Au-delà de la stratégie de JLM il s’agit de construire un bloc social d’en-bas contre-hégémonique face aux forces économiques et politiques néolibérales et pro-financiarisation du monde. On voit mal pourquoi le concept ou la notion de peuple-classe ne pourrait pas y être utile.

  Le « eux » et le « nous »

Citons :

Un mouvement réellement alternatif devrait avoir une vision claire de la base sociale sur laquelle il entend s’appuyer et dont il défend les intérêts, savoir qui sont le « eux » et le « nous ».

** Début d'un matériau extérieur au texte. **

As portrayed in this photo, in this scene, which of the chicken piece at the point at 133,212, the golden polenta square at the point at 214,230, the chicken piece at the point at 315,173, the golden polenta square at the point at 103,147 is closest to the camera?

La société reste aujourd’hui divisée en classes aux intérêts antagonistes. Il y a tous ceux qui bénéficient du système et ceux qui peinent à boucler leurs fins de mois, qui sont gagnés par la peur du déclassement. Aux classes dominantes issues de la bourgeoisie traditionnelle et de ses alliés dans le salariat (cadres supérieurs, hauts fonctionnaires,…) s’opposent les classes populaires (ouvriers, employés, petits agriculteurs,…) et des populations intermédiaires (professions intermédiaires au sens de l’Insee, voire « cadres moyens » de la fonction publique, enseignants…). Même si elles ont des modes de vie et des niveaux de revenu différents, les classes populaires et intermédiaires n’ont que leur force de travail pour vivre. Ce sont elles qui subissent les effets de la crise, les baisses de pouvoir d’achat, les attaques sur les statuts, la hausse du chômage, chômage, la casse des services publics, les remises en cause des droits à l’éducation, à la santé, à la sécurité, etc. Loin d’une quelconque « moyennisation », le monde social est tiré par ce système économique vers le bas.

Si ces classes populaires et intermédiaires sont largement majoritaires – elles pèsent au moins 75% de la population – elles n’ont pas conscience d’elles en tant que classes, ni même de leurs intérêts communs. Elles ont d’ailleurs des expériences, des aspirations, des modes de vie souvent différents. Le capitalisme a réussi à imposer l’individualisme comme norme et la réussite individuelle comme valeur. En opposant les chômeurs et les salariés, en dressant les pauvres contre les encore plus pauvres, en enfermant dans des « origines » ethniques ou religieuses, il mine les solidarités et joue sur la peur du déclassement. En mettant en scène une grande « classe moyenne » d’une part et des exclus de l’autre, le système rend honteuse l’appartenance aux classes populaires et « moyennise » des populations aux réalités très diverses. Notre travail politique s’inscrit dans la lutte des classes, et notre tâche est de reconstruire cette conscience de classe. Nous devons rendre la dignité et la fierté à la culture ouvrière et populaire, recréer du désir d’être ensemble ce que nous sommes et non de copier les modes de vie des plus riches. Notre rôle est de travailler à une nouvelle alliance sociale à vocation majoritaire autour de la défense d’intérêts communs.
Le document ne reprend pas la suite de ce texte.